▶ YOUR OBJECTIVE:
According to the article on Opening Day overreactions below, how many days did fans go without baseball games that counted?

▶ SELECTED PASSAGE:

^^^^^^^^

Are you serious? 10 Opening Day overreactions
Just as any sentence that begins with "No offense, but…" inevitably ends with something offensive, any Opening Day observation that begins with "I'm not overreacting, but…" inevitably ends with an overreaction.
We're human, and we can't help ourselves, especially after going 147 painful days without baseball games that counted.
So let's take a deep breath now and delve into 10 Opening Day overreactions that might have crossed your mind Thursday:
1. "Gabe Kapler is fit… but not to be a manager!"

^^^^^^^^

▶ GIVEN INFORMATION:

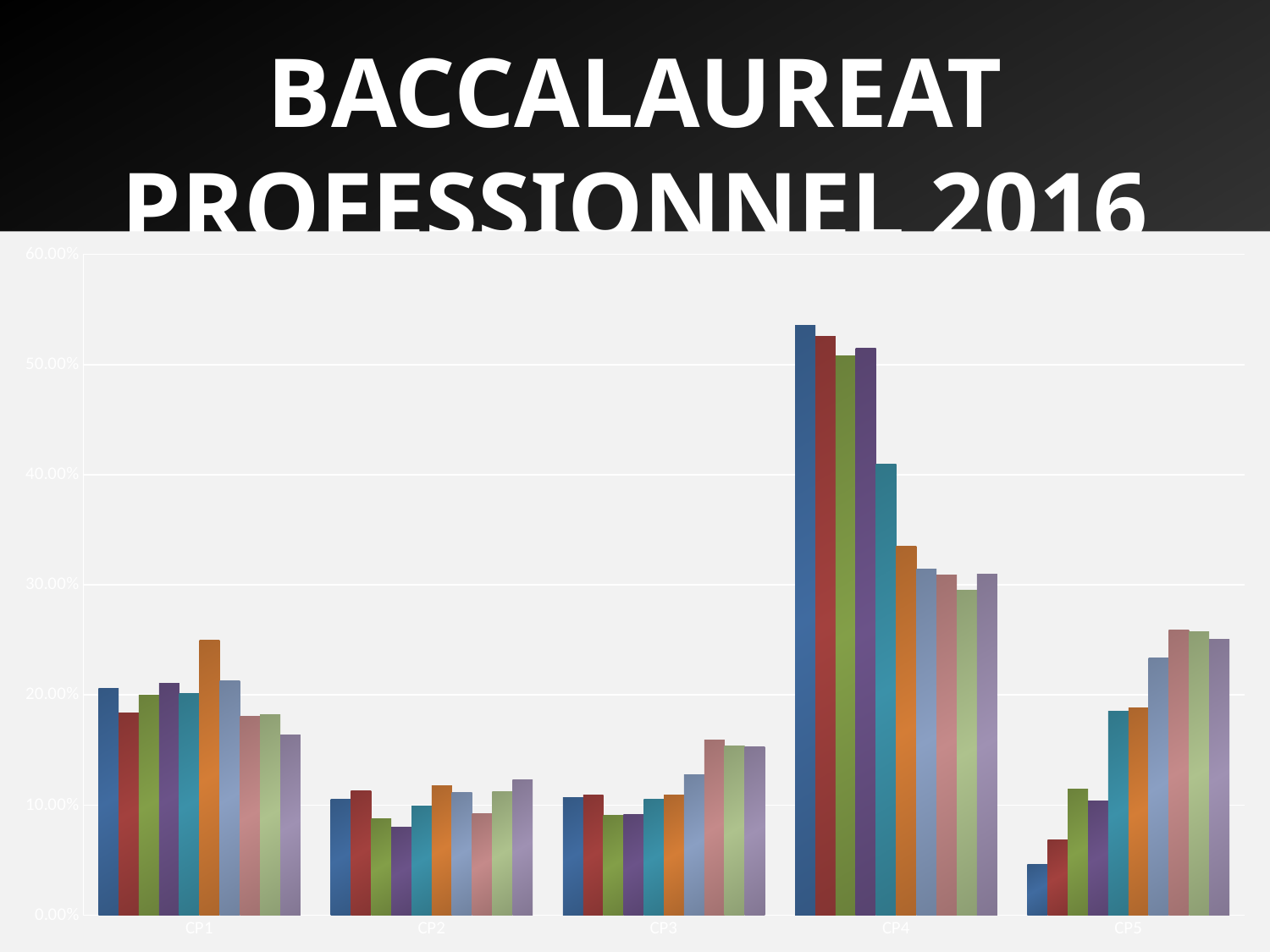
Is the tallest bar for CP1 greater or less than 20.00%? greater Which category contains the shortest bar in the chart? CP5 Is the tallest bar for CP4 greater or less than 50.00%? greater Is the tallest bar for CP2 greater or less than 20.00%? less How many bars are plotted for each category in the chart? 10 Which category has the tallest bars in the chart? CP4 How many categories are shown on the x axis of the chart? 5 Which category has taller bars overall, CP4 or CP2? CP4 What is the title shown above the chart? BACCALAUREAT PROFESSIONNEL 2016 What kind of chart is shown on the slide? bar chart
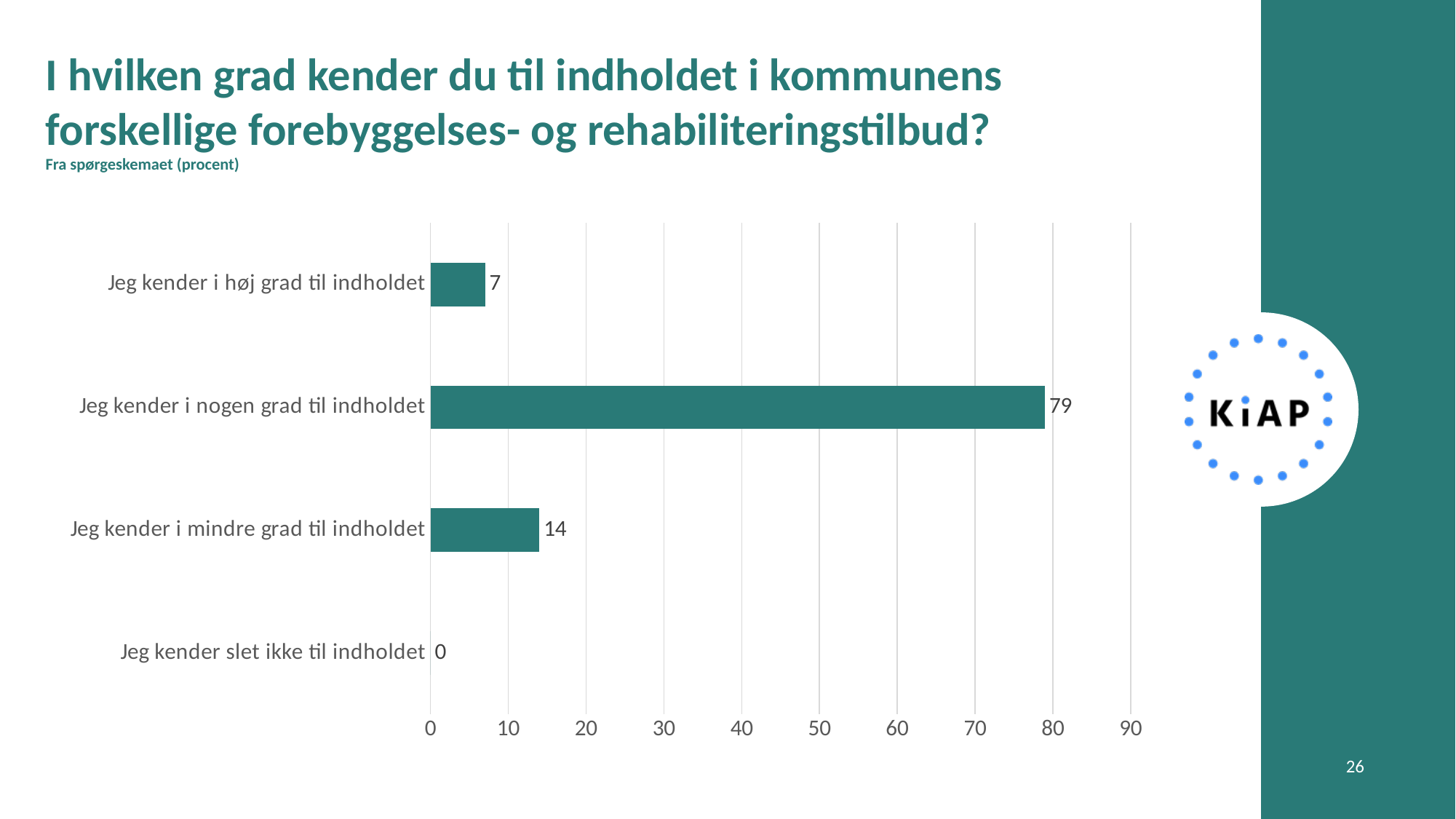
Which category has the lowest value? Jeg kender slet ikke til indholdet Is the value for "Jeg kender i nogen grad til indholdet" greater or less than 70? greater What is the value for "Jeg kender slet ikke til indholdet"? 0 What is the value for "Jeg kender i nogen grad til indholdet"? 79 Which category has the highest value? Jeg kender i nogen grad til indholdet How many categories are shown in the chart? 4 What is the difference between the values for "Jeg kender i nogen grad til indholdet" and "Jeg kender i mindre grad til indholdet"? 65 What kind of chart is shown on the slide? bar chart What is the highest value shown on the x axis? 90 What is the value for "Jeg kender i mindre grad til indholdet"? 14 Which is larger: the value for "Jeg kender i mindre grad til indholdet" or "Jeg kender i høj grad til indholdet"? Jeg kender i mindre grad til indholdet What is the value for "Jeg kender i høj grad til indholdet"? 7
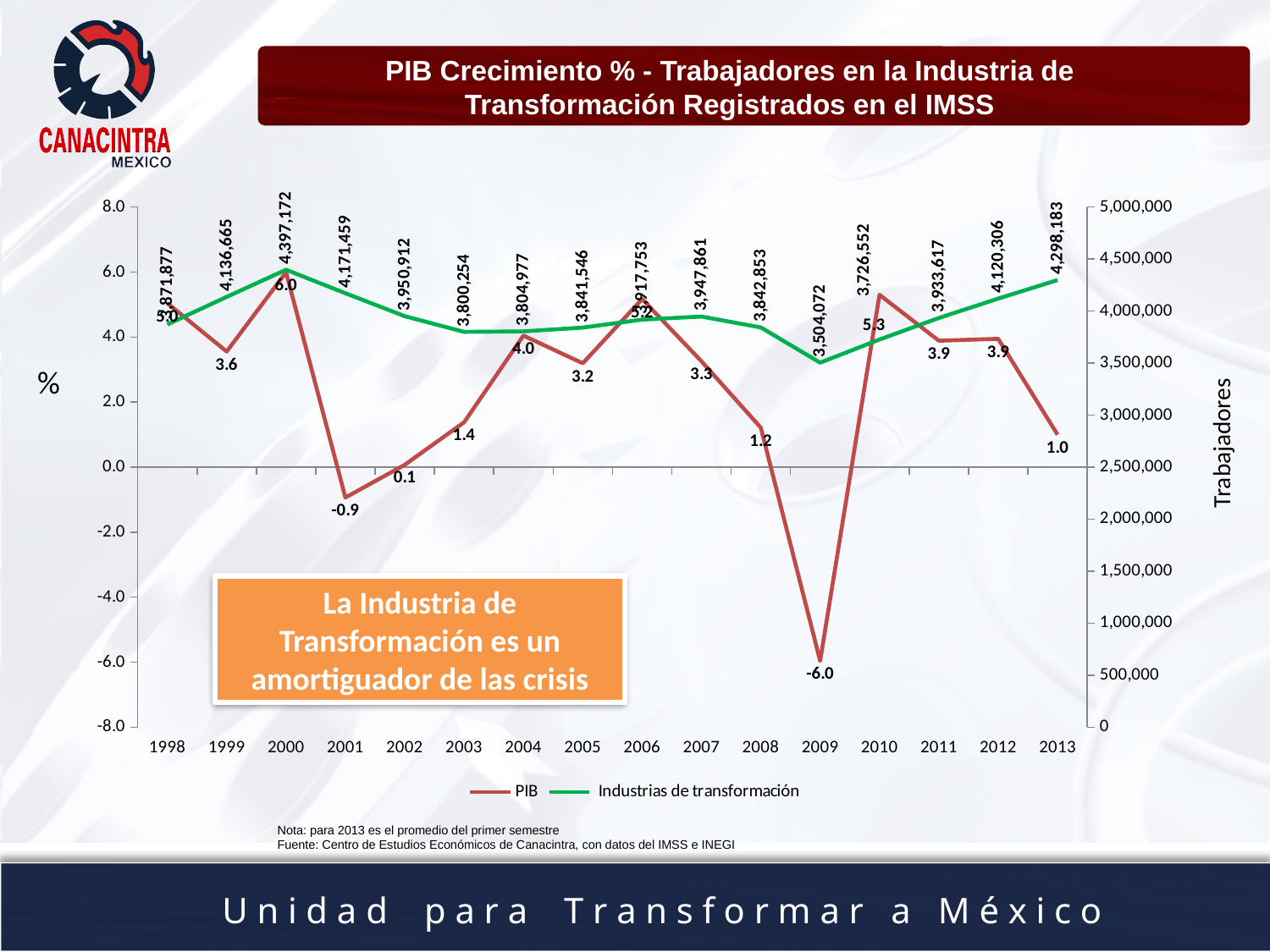
By how much did PIB growth change from 2009 to 2010? 11.3 Which year has the higher PIB growth, 2010 or 2011? 2010 What is the difference between the Industrias de transformación values for 2013 and 2012? 177,877 What is the PIB growth value for 2001? -0.9 In which year is the Industrias de transformación series lowest? 2009 What is the PIB growth value for 2009? -6.0 In which year is the Industrias de transformación series highest? 2000 How many series does the legend list? 2 How many workers does the Industrias de transformación series show for 2013? 4,298,183 In which year is the PIB growth lowest? 2009 How many years are plotted on the x axis? 16 What kind of chart is shown on the slide? Line chart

^^^^^^^^

▶ EXERCISE ANSWER:
147 days